▶ [Supplied text]:
------------------------------
Scientists have taken their control over genes one step further by developing a technology to turn on or off a gene in the adult nervous system whenever and wherever they want. Scientists at the University of Rochester report in the January issue of Nature Biotechnology on the first demonstration of the technology: permanently turning on in adult mice the gene for nerve growth factor (NGF), a substance that has been difficult for scientists to study because it's so difficult to manipulate.
Investigators believe the method will make possible important studies into the way our nervous system works. "This technology gives us an unprecedented opportunity to study the function of nearly any gene in the nervous system," says principal investigator Howard Federoff, M.D./Ph.D., chief of the University of Rochester's Division of Molecular Medicine and Gene Therapy.
"The most ideal way to study a gene is to have the ability to turn on or off that gene at any time that you wish, at any place that you wish. This new approach allows us this level of control."
Graduate student Andrew Brooks is first author of the paper. Also contributing were scientist Nariman Panahian, research associate Bhaskar Muhkerjee, and Professor Deborah Cory-Slechta, Ph.D. Brooks presented the work, which is funded by the National Science Foundation, at last month's Society for Neuroscience meeting in Washington.
------------------------------
▶ [Data listing]:
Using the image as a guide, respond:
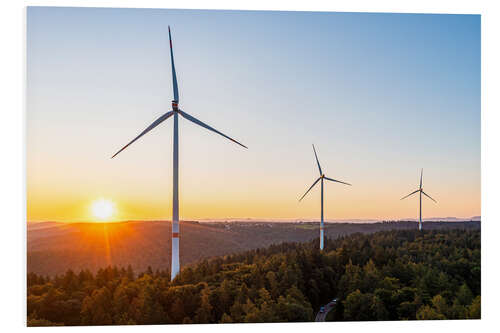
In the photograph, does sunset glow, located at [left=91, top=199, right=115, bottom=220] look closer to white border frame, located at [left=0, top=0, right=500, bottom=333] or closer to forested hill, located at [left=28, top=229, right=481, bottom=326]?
forested hill, located at [left=28, top=229, right=481, bottom=326]

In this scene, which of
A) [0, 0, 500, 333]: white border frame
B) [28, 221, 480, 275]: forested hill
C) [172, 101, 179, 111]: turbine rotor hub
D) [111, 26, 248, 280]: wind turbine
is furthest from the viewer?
[28, 221, 480, 275]: forested hill

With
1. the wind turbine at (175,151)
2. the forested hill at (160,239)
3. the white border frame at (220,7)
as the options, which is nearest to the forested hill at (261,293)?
the white border frame at (220,7)

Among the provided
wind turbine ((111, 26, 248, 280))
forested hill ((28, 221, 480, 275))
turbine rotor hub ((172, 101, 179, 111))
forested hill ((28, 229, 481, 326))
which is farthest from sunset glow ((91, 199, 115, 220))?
turbine rotor hub ((172, 101, 179, 111))

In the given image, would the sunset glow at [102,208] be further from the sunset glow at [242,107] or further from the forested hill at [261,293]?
the forested hill at [261,293]

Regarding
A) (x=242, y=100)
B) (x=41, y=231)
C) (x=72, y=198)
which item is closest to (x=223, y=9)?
(x=242, y=100)

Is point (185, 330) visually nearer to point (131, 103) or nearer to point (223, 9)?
point (131, 103)

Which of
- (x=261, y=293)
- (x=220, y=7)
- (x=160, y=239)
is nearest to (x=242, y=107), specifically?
(x=220, y=7)
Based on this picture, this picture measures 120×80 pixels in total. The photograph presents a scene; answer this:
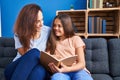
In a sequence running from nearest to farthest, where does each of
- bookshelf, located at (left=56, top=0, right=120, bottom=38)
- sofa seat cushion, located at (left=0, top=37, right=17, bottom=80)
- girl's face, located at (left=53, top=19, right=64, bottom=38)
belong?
girl's face, located at (left=53, top=19, right=64, bottom=38)
sofa seat cushion, located at (left=0, top=37, right=17, bottom=80)
bookshelf, located at (left=56, top=0, right=120, bottom=38)

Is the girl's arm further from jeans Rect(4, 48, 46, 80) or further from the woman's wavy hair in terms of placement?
A: the woman's wavy hair

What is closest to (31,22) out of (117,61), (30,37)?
(30,37)

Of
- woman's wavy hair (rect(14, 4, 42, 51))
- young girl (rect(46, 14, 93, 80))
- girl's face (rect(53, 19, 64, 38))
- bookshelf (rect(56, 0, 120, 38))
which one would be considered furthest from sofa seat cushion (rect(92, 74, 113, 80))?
bookshelf (rect(56, 0, 120, 38))

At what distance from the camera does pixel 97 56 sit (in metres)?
2.23

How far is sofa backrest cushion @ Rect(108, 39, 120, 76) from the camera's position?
2.20 m

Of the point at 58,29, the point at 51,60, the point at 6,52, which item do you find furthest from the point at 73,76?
the point at 6,52

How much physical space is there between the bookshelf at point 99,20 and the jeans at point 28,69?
1.49 meters

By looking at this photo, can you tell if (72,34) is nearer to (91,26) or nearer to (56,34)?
(56,34)

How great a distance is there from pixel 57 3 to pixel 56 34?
1.57m

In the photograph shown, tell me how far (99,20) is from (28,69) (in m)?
1.80

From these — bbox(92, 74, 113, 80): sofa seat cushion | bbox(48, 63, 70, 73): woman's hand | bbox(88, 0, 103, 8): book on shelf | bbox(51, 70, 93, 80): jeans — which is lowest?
bbox(92, 74, 113, 80): sofa seat cushion

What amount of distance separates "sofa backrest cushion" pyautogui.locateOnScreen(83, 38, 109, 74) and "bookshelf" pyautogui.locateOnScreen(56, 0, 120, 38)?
852 mm

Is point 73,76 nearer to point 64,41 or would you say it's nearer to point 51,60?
point 51,60

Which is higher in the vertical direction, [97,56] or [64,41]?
[64,41]
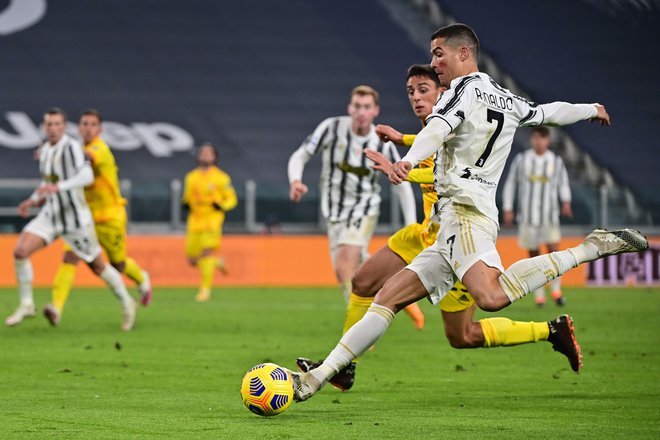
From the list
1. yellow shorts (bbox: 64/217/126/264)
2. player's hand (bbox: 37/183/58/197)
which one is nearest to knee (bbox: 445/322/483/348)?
player's hand (bbox: 37/183/58/197)

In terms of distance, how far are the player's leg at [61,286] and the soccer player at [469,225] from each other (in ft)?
21.4

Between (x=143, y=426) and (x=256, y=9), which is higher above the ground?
(x=256, y=9)

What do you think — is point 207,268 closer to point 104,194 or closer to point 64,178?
point 104,194

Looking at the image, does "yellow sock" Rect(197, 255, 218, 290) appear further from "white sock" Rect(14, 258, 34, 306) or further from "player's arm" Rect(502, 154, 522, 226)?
"white sock" Rect(14, 258, 34, 306)

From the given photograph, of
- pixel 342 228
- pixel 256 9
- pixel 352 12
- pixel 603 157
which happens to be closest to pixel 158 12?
pixel 256 9

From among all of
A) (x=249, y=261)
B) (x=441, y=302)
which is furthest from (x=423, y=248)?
(x=249, y=261)

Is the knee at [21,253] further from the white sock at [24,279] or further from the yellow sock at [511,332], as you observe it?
Result: the yellow sock at [511,332]

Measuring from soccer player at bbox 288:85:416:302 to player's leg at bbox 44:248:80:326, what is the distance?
10.8 feet

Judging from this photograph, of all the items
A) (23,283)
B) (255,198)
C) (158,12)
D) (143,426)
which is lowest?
(143,426)

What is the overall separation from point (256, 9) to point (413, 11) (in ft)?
11.9

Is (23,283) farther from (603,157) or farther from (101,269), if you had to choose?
(603,157)

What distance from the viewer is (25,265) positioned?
42.3 ft

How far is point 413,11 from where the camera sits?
28562 mm

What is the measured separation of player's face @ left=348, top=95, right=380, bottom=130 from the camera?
1058cm
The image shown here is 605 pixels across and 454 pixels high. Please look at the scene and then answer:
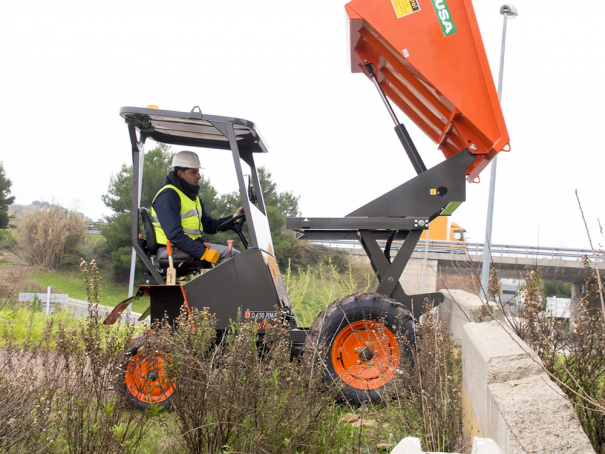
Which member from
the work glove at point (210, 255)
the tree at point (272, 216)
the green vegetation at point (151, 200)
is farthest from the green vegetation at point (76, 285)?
the work glove at point (210, 255)

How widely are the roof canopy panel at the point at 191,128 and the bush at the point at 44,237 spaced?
2159 centimetres

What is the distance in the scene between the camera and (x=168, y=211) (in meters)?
4.59

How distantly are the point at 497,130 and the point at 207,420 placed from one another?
3585mm

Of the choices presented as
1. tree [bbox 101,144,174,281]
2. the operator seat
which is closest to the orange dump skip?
the operator seat

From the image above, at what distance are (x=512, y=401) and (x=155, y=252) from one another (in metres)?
3.64

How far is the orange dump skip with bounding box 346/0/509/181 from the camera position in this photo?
4.46 metres

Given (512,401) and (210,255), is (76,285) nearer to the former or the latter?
(210,255)

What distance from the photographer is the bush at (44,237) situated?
2378 cm

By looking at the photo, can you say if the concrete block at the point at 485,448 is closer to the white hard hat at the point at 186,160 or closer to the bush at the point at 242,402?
the bush at the point at 242,402

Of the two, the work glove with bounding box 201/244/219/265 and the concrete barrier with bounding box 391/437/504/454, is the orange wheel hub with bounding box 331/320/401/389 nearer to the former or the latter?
the work glove with bounding box 201/244/219/265

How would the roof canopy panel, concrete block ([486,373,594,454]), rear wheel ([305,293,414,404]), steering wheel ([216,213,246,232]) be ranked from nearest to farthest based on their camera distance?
concrete block ([486,373,594,454]) < rear wheel ([305,293,414,404]) < the roof canopy panel < steering wheel ([216,213,246,232])

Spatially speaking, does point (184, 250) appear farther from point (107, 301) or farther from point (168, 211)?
point (107, 301)

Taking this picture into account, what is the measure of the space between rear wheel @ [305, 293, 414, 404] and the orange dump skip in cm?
183

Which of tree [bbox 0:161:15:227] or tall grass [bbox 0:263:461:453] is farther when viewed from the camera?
tree [bbox 0:161:15:227]
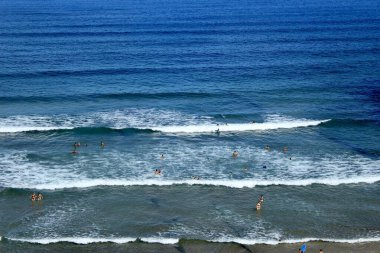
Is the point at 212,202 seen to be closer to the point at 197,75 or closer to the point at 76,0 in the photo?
the point at 197,75

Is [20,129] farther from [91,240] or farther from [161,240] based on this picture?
[161,240]

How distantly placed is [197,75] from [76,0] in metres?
133

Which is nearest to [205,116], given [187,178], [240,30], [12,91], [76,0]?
[187,178]

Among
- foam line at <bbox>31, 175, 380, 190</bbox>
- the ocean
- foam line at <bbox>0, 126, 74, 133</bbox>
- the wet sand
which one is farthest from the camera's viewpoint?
foam line at <bbox>0, 126, 74, 133</bbox>

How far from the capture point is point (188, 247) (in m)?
29.9

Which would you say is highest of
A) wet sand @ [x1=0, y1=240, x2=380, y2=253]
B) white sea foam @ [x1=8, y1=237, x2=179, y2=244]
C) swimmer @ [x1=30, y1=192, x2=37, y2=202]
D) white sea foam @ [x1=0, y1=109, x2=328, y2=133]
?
white sea foam @ [x1=0, y1=109, x2=328, y2=133]

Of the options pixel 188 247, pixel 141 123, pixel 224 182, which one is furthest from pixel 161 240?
pixel 141 123

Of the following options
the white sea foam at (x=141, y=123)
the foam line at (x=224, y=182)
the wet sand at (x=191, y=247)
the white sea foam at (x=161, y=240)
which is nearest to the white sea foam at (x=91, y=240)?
the white sea foam at (x=161, y=240)

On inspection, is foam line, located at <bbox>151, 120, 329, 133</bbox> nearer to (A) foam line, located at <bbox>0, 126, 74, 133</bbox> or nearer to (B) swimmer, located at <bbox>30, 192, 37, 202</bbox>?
(A) foam line, located at <bbox>0, 126, 74, 133</bbox>

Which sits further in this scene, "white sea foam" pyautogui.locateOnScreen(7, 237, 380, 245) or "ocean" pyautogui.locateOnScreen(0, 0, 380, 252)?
"ocean" pyautogui.locateOnScreen(0, 0, 380, 252)

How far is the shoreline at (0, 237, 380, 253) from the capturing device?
96.9ft

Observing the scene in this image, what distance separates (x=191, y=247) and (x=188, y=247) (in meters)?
0.19

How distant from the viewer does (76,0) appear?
602 feet


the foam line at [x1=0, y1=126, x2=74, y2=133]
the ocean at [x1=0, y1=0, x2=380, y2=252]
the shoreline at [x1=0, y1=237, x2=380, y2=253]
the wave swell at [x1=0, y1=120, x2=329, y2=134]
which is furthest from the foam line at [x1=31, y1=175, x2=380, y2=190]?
the foam line at [x1=0, y1=126, x2=74, y2=133]
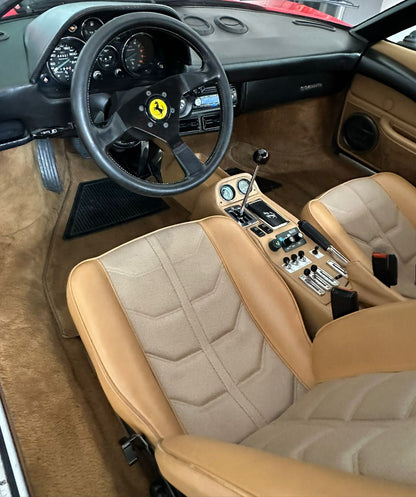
------------------------------
▶ [Exercise directions]: Please write out the gene-control article above in full, word for word. The data come from a separate source.

▶ [Answer to this task]:
Scientists have taken their control over genes one step further by developing a technology to turn on or off a gene in the adult nervous system whenever and wherever they want. Scientists at the University of Rochester report in the January issue of Nature Biotechnology on the first demonstration of the technology: permanently turning on in adult mice the gene for nerve growth factor (NGF), a substance that has been difficult for scientists to study because it's so difficult to manipulate.
Investigators believe the method will make possible important studies into the way our nervous system works. "This technology gives us an unprecedented opportunity to study the function of nearly any gene in the nervous system," says principal investigator Howard Federoff, M.D./Ph.D., chief of the University of Rochester's Division of Molecular Medicine and Gene Therapy.
"The most ideal way to study a gene is to have the ability to turn on or off that gene at any time that you wish, at any place that you wish. This new approach allows us this level of control."
Graduate student Andrew Brooks is first author of the paper. Also contributing were scientist Nariman Panahian, research associate Bhaskar Muhkerjee, and Professor Deborah Cory-Slechta, Ph.D. Brooks presented the work, which is funded by the National Science Foundation, at last month's Society for Neuroscience meeting in Washington.